* [Task prompt] Reproduce each of the following records verbatim, line for line, keeping the blank lines and the original order.

>>>

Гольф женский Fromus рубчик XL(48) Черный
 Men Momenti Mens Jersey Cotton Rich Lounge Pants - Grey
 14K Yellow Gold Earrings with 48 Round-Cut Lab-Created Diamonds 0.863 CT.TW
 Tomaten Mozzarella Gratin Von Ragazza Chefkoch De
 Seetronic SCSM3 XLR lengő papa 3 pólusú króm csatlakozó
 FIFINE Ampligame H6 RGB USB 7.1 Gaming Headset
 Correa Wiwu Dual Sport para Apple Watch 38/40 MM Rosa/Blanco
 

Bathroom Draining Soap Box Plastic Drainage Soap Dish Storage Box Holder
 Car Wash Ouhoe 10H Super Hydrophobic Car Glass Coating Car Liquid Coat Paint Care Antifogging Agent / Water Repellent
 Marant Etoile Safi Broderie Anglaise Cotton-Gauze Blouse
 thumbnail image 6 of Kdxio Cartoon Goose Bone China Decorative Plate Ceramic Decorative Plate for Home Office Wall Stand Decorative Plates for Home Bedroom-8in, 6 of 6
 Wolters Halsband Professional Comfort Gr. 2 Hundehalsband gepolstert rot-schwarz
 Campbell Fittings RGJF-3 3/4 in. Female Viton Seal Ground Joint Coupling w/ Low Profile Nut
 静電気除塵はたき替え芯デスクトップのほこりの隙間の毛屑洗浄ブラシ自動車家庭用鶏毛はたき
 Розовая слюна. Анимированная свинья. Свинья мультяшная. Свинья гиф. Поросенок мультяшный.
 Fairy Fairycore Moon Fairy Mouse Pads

<<<

* [Output for this task]
Гольф женский Fromus рубчик XL(48) Черный
 Men Momenti Mens Jersey Cotton Rich Lounge Pants - Grey
 14K Yellow Gold Earrings with 48 Round-Cut Lab-Created Diamonds 0.863 CT.TW
 Tomaten Mozzarella Gratin Von Ragazza Chefkoch De
 Seetronic SCSM3 XLR lengő papa 3 pólusú króm csatlakozó
 FIFINE Ampligame H6 RGB USB 7.1 Gaming Headset
 Correa Wiwu Dual Sport para Apple Watch 38/40 MM Rosa/Blanco
 

Bathroom Draining Soap Box Plastic Drainage Soap Dish Storage Box Holder
 Car Wash Ouhoe 10H Super Hydrophobic Car Glass Coating Car Liquid Coat Paint Care Antifogging Agent / Water Repellent
 Marant Etoile Safi Broderie Anglaise Cotton-Gauze Blouse
 thumbnail image 6 of Kdxio Cartoon Goose Bone China Decorative Plate Ceramic Decorative Plate for Home Office Wall Stand Decorative Plates for Home Bedroom-8in, 6 of 6
 Wolters Halsband Professional Comfort Gr. 2 Hundehalsband gepolstert rot-schwarz
 Campbell Fittings RGJF-3 3/4 in. Female Viton Seal Ground Joint Coupling w/ Low Profile Nut
 静電気除塵はたき替え芯デスクトップのほこりの隙間の毛屑洗浄ブラシ自動車家庭用鶏毛はたき
 Розовая слюна. Анимированная свинья. Свинья мультяшная. Свинья гиф. Поросенок мультяшный.
 Fairy Fairycore Moon Fairy Mouse Pads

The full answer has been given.